──────── Source text ────────
I taught my ASD DS to use the toilet and I can tell you how I did it, but it was hard work and my heart goes out to you. What I did was this: a) put him on the loo on one of those kids' loo seats every time you're running the bath, let him sit there, put posters on the wall, give him books, make the loo a "desination of choice " for your DD b) start saying wee-wee while DD on loo, and look all excited and encourage it (nb my DS was non-verbal at the time so this bit might be different for you as your DD is verbal) c) if any wee or poo ever goes in the loo, give the most massive amounts of praise immediately and also pop a choc in her mouth, so she gets the immediate reward effect d) do this again and again, every night, and leave her loo seat on so she knows it's her space
e) predict when she needs a poo or wee (I reckoned after a meal for the former and 2 hours after a drink for wee) and put her on the loo up to an hour before, with books etc. It sounds harsh, but I would keep my DS on there for a long time, till he really had to do the poo. Then chocs again.
────────
▶ Jobs:
(A) In the toilet-training advice, why does the writer recommend giving a chocolate right away when any wee or poo goes in the toilet? Answer in one to three sentences.
(B) According to the toilet-training advice, how long after a drink did the writer expect a wee to be needed?
(C) Continue the toilet-training advice from its last sentence, in keeping with its approach.
──────── Items ────────
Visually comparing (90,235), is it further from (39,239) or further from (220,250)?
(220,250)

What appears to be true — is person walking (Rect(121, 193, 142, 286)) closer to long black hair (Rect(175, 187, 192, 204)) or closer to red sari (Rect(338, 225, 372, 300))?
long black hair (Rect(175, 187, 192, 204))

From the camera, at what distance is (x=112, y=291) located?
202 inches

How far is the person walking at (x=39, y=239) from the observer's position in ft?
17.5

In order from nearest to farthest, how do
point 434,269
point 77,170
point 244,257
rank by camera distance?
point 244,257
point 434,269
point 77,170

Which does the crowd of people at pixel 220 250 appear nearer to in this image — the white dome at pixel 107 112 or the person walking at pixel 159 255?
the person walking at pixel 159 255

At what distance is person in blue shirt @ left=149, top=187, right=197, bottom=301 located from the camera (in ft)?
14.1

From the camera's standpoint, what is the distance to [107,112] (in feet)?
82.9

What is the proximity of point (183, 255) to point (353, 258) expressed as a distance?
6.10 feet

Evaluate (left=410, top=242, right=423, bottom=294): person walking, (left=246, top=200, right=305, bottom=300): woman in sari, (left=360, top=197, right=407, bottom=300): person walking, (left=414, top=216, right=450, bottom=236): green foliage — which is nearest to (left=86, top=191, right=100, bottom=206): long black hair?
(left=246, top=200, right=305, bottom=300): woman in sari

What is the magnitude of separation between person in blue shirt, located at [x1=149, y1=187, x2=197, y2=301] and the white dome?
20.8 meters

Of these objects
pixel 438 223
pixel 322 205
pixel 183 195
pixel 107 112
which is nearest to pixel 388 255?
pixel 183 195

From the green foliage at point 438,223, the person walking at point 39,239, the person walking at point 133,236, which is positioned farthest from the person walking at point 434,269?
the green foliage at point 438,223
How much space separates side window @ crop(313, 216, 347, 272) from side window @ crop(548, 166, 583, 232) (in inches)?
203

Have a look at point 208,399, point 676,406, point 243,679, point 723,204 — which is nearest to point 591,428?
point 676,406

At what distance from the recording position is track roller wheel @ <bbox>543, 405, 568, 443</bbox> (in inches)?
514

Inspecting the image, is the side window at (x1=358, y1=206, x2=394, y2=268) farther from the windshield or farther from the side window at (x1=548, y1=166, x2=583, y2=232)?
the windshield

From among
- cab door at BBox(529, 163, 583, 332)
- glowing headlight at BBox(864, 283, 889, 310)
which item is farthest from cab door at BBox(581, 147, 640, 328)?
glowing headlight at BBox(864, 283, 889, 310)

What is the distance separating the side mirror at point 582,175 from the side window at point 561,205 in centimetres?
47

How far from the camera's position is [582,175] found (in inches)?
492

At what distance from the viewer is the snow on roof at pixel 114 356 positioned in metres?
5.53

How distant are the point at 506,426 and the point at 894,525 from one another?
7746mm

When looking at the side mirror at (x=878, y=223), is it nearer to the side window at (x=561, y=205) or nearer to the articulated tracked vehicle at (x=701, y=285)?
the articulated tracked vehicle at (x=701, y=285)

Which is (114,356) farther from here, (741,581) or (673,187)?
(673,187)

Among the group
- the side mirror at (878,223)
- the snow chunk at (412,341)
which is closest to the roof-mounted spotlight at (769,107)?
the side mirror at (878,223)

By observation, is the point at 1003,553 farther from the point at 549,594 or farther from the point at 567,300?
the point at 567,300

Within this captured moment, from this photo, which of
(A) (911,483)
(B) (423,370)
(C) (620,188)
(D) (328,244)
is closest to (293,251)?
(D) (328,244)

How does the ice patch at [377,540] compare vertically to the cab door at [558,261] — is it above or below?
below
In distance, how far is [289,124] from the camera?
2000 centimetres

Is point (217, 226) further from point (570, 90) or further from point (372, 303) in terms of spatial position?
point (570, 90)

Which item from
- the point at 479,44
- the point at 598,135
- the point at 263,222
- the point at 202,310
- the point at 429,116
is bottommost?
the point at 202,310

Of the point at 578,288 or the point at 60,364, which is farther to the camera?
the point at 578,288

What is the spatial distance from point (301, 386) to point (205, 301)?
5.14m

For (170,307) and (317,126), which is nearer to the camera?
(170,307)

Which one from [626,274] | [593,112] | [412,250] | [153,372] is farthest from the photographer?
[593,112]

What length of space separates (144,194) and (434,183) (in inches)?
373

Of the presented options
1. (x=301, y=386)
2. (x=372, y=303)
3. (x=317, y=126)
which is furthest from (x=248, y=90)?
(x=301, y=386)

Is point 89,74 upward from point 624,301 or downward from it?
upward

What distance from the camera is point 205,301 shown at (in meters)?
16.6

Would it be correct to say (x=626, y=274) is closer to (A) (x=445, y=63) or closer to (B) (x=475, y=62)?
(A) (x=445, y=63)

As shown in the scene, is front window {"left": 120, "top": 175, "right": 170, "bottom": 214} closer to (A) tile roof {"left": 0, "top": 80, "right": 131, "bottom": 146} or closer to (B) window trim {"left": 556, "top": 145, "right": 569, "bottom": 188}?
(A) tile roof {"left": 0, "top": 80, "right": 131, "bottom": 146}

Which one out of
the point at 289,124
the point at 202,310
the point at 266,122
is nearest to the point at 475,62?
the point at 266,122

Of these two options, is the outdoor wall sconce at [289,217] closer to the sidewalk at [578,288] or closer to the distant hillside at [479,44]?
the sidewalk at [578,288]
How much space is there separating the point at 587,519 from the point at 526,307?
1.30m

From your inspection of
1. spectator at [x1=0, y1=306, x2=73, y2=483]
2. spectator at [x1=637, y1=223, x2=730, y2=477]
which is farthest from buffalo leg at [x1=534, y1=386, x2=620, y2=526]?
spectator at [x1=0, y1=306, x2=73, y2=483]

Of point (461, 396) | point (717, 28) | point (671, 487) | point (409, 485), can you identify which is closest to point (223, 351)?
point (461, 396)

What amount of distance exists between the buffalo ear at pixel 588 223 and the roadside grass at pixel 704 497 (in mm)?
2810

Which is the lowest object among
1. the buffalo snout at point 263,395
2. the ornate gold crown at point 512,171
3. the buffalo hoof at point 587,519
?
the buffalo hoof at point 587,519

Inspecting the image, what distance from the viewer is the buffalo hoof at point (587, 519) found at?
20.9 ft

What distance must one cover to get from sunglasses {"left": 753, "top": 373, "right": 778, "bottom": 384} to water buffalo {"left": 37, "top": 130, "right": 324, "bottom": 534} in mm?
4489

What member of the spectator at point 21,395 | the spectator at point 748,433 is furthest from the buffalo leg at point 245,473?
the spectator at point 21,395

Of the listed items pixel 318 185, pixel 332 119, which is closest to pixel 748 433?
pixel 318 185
────────
▶ Results of the tasks:
(A) The chocolate is to be given immediately, together with a great deal of praise, so that the child experiences the immediate reward effect.

(B) About two hours after a drink.

(C)
f) one day, after a few months of this, he did his business in the loo and waved the choc away, as if to say I don't need that now mum.

The other side of the coin, which not everyone will agree with, but which I did via my ABA program, is that whenever he had an accident I took him upstairs and gave him a full bath/shower. I also got angry at him, which I know is not what the experts say, but it worked for my DS as he likes my happy face not my angry one! He found this all a pain, and it was a big pain for me, but I had to show him it's not on - for his dignity as well as my sanity.

Two years on, cross fingers, he is better than his NF sisters at using the loo (though I still do his wiping, must admit) He has also just started asking for the loo, in his sweet little word "weetoi" - which means wee on toilet!

Good luck Knat, I hope something in here is of use, though of course every child is so different.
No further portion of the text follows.